2011 Bonnaroo Music And Arts Festival - Day 3
2011 Bonnaroo Music And Arts Festival - Day 3

Erika Goldring/WireImage Lynn at Bonnaroo Music and Arts Festival in 2011

"When I left the holler, I went back and told Mommy, 'Did you know that everybody don't sing?'" she recalled, speaking to EW in 2016 before the release of her reflective Full Circle LP. "I said, 'Mommy, there's a lot of people out there that can't sing, and I'm not kidding you!' Mommy found out for herself when she went to Indiana."

In 1948, a 15-year-old Lynn married Oliver "Doolittle" Lynn and together the couple moved across the country to Custer, Wash., where Doolittle worked in logging camps. She became a mother for the first time a year later and had welcomed four children all before the age of 21. Her marriage was far from idyllic, but she found solace — and a future — when her husband gave her first guitar.

"Whatever I did that day, whatever [was] on my mind, I'd write it in a song," Loretta told EW. The first song she ever penned, which she rerecorded for Circle, was the slow-rolling "Whispering Sea."

"I wrote that sitting in a tree branch hanging over the ocean, fishing," she recalled in the same interview. "When I got home I wrote it down on a piece of paper and that was it." As would become her characteristic styling, she adds, "It was just as simple as anything."

Doolittle realized her natural talent and encouraged Lynn to start singing in bars and contests. In 1960, she released "I'm a Honky Tonk Girl," which would become her first country hit. She and Doolittle promoted the record themselves, crisscrossing the country, making as many pit stops at as many radio stations as possible, eventually landing in Nashville.

Lynn's flinty voice and no-nonsense lyrics made her a staple on the Grand Ole Opry, and her work ethic made her a star. She signed with Decca and over the next 30 years released more than 50 records for the label. She cut 16 chart-topping country songs, many of which — like 1967's "Don't Come Home a' Drinkin' (With Lovin' on Your Mind)," 1968's "Fist City," 1969's "Woman of the World (Leave My World Alone)," and the autobiographical "Coal Miner's Daughter" from 1970 — have become country standards.

In 1971, she began what would prove to be an enduring and wildly successful partnership with Conway Twitty. They recorded a number of big hits — such as 1971's "After the Fire is Gone" and "Lead Me On" and 1973's "Louisiana Woman, Mississippi Man" — and toured together frequently. In 1972, Lynn became the first woman to win the coveted Entertainer of the Year Award from the Country Music Association.

In 1976, Lynn released her autobiography Coal Miner's Daughter, which was later adapted into Michael Apted's 1980 film of the same name.

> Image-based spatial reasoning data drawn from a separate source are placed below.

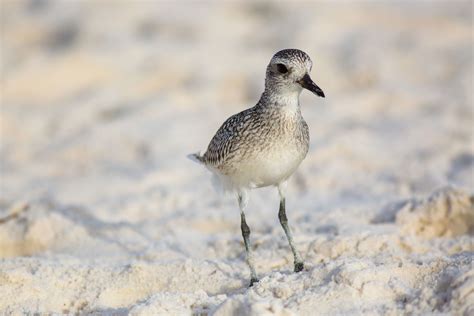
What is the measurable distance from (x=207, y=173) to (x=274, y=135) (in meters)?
2.95

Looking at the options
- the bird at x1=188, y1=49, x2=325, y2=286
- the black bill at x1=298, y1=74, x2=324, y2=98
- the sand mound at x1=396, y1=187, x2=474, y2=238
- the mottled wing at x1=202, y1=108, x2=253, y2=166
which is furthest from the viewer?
the sand mound at x1=396, y1=187, x2=474, y2=238

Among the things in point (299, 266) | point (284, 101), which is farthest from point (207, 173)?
point (299, 266)

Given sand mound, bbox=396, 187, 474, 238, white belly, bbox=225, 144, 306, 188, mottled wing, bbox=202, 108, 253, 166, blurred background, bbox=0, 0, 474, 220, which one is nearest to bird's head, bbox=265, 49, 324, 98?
mottled wing, bbox=202, 108, 253, 166

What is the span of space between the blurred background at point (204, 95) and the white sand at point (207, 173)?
29 mm

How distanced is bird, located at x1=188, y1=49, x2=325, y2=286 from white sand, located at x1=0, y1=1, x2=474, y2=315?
0.56 meters

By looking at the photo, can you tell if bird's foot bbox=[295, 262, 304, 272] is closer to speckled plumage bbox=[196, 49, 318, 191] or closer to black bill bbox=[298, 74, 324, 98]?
speckled plumage bbox=[196, 49, 318, 191]

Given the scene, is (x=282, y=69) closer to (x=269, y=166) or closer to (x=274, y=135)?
(x=274, y=135)

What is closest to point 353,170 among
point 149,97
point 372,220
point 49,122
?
point 372,220

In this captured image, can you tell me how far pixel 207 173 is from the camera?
760 centimetres

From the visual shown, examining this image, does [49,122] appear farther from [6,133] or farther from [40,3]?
[40,3]

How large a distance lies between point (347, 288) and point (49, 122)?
6.32 m

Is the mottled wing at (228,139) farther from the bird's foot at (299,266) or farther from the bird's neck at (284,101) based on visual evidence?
the bird's foot at (299,266)

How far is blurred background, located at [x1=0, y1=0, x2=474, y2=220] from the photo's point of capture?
7.39m

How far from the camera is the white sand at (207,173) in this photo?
4.30 m
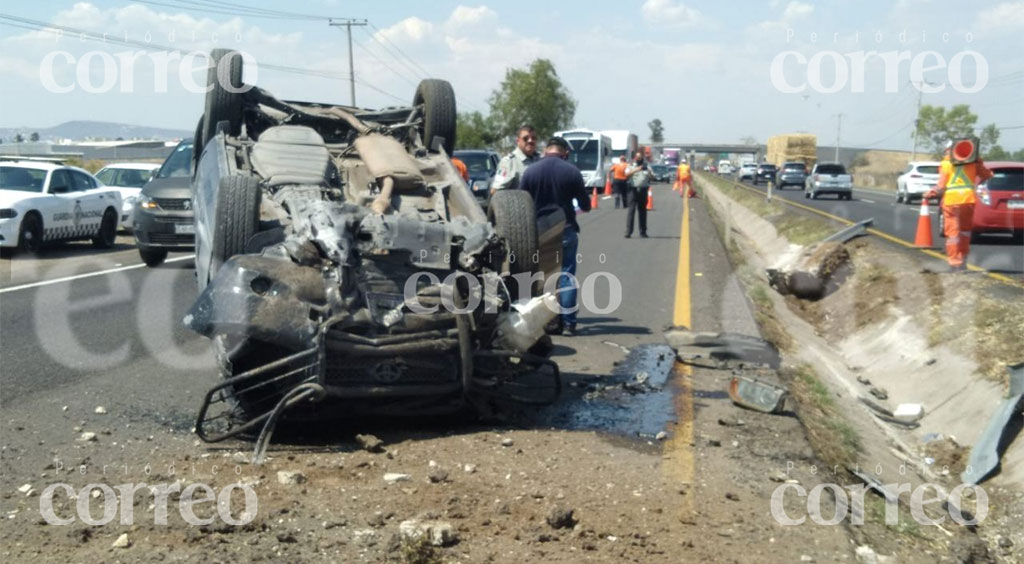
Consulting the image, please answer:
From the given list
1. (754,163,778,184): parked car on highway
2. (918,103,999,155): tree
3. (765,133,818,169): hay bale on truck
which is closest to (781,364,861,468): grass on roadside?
(754,163,778,184): parked car on highway

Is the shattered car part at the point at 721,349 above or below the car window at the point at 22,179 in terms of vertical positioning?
below

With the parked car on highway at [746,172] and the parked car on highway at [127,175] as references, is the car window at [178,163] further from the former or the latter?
the parked car on highway at [746,172]

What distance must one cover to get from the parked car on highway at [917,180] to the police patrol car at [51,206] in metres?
28.8

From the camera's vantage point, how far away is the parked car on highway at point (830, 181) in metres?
45.4

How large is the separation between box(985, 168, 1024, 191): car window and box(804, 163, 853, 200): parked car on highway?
1006 inches

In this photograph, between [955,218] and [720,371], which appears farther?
[955,218]

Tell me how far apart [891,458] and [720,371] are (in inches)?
55.6

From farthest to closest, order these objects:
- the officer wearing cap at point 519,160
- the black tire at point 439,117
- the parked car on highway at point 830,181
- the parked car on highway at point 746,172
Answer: the parked car on highway at point 746,172, the parked car on highway at point 830,181, the officer wearing cap at point 519,160, the black tire at point 439,117

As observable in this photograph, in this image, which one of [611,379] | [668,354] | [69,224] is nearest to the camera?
[611,379]

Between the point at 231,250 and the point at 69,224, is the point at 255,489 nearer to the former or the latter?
the point at 231,250

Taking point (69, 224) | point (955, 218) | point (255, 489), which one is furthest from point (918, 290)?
point (69, 224)

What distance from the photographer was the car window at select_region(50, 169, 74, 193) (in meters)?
19.0

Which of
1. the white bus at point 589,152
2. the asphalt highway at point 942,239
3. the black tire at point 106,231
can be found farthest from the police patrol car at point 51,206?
the white bus at point 589,152

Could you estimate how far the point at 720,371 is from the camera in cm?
838
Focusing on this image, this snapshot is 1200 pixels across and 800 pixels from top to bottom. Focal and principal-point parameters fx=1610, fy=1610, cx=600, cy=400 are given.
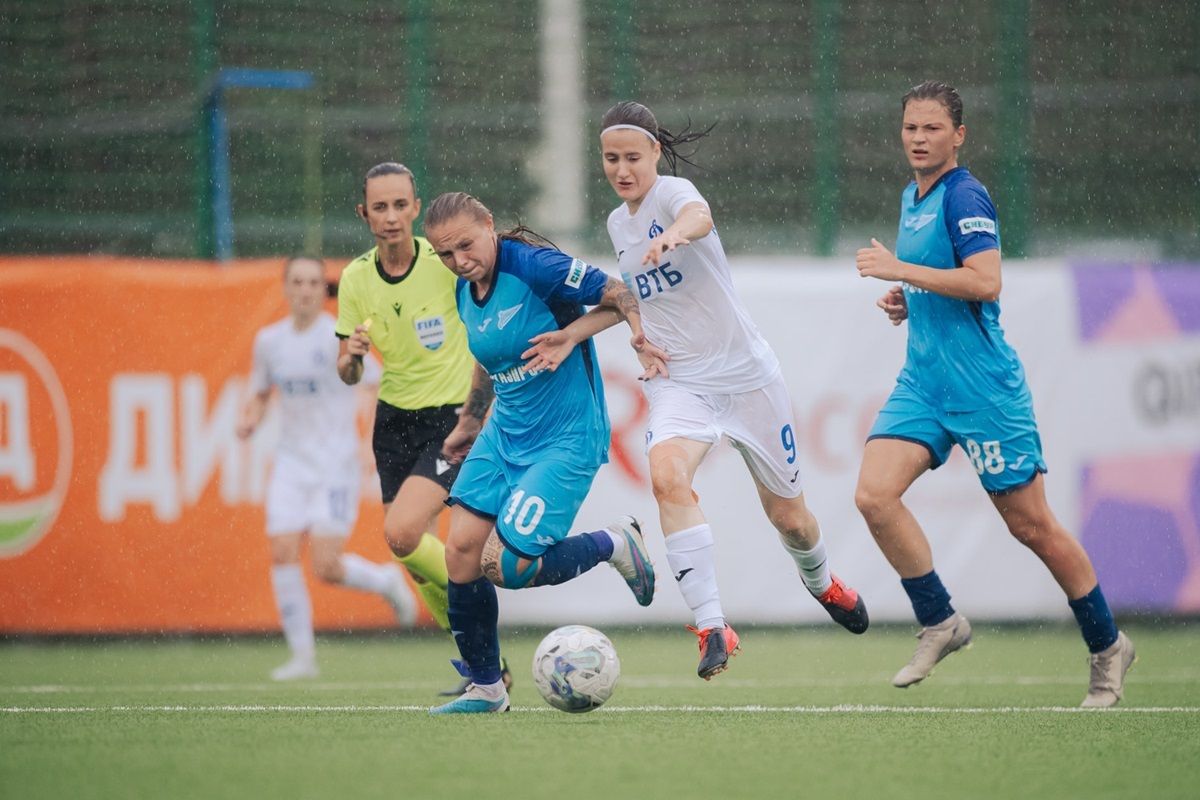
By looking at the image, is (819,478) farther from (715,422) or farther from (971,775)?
(971,775)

Lynn handpicked Sissy Spacek to play her in the movie, for which Spacek won an Oscar. Lynn has also tried her talented hand at acting over the years — she made guest appearances on both Fantasy Island and The Dukes of Hazzard, as well as The Muppet Show.

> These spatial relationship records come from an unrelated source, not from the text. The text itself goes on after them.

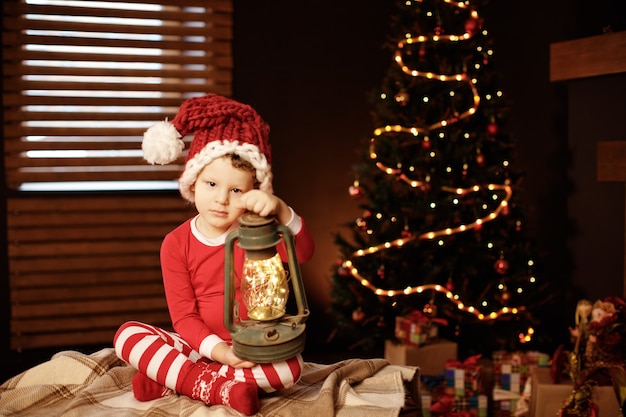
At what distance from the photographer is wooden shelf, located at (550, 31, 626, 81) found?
3604 mm

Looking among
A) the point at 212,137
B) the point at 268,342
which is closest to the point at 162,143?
the point at 212,137

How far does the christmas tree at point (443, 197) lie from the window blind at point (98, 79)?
124 cm

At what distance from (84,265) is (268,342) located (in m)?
3.00

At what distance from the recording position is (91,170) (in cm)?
438

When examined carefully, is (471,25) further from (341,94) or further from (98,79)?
(98,79)

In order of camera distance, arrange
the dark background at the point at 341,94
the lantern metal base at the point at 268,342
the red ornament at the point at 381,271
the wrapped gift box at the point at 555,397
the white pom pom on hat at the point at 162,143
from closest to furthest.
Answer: the lantern metal base at the point at 268,342 < the white pom pom on hat at the point at 162,143 < the wrapped gift box at the point at 555,397 < the red ornament at the point at 381,271 < the dark background at the point at 341,94

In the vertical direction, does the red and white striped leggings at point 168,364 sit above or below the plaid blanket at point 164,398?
above

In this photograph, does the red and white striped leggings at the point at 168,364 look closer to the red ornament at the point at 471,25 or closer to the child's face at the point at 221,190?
the child's face at the point at 221,190

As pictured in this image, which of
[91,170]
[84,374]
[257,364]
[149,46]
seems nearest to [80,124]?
[91,170]

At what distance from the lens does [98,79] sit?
439 cm

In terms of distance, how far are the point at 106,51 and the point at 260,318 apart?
3.12 metres

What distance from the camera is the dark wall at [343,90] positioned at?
14.5 ft

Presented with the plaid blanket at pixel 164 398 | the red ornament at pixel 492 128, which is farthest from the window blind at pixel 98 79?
the plaid blanket at pixel 164 398

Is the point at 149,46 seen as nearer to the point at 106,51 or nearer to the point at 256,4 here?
the point at 106,51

Lynn's recording career slowed in the late 1980s, but she was inducted into the Country Music Hall of Fame in 1988 and awarded the Pioneer Award from the Academy of Country Music Awards in 1995.

She spent much of the early '90s attending to her husband, who would die in 1996 from diabetes complications, but returned to making solo music in 2000. On the 40th anniversary of her career as a performer, she released Still Country. One of America's great scribes, she penned only two songs for the set, including "I Can't Hear the Music," a stunning tribute to her late husband.

The icon had been adamant that she wrote lyrics every day and, in 2004, gained a fresh new generation of fans — and her only solo Grammy — with her Jack White collaboration Van Lear Rose. After receiving a Presidential Medal of Freedom from President Barack Obama in 2013, she returned three years later with the striking LP Full Circle, which was produced by John Carter Cash, the son of Johnny and June Carter Cash.

Lynn, who is survived by four of her six children as well as her grandchildren, suffered a stroke in May 2017 but continued to tour throughout her recovery. In 2021, she released her 50th studio album, Still Woman Enough, which celebrated women in country music.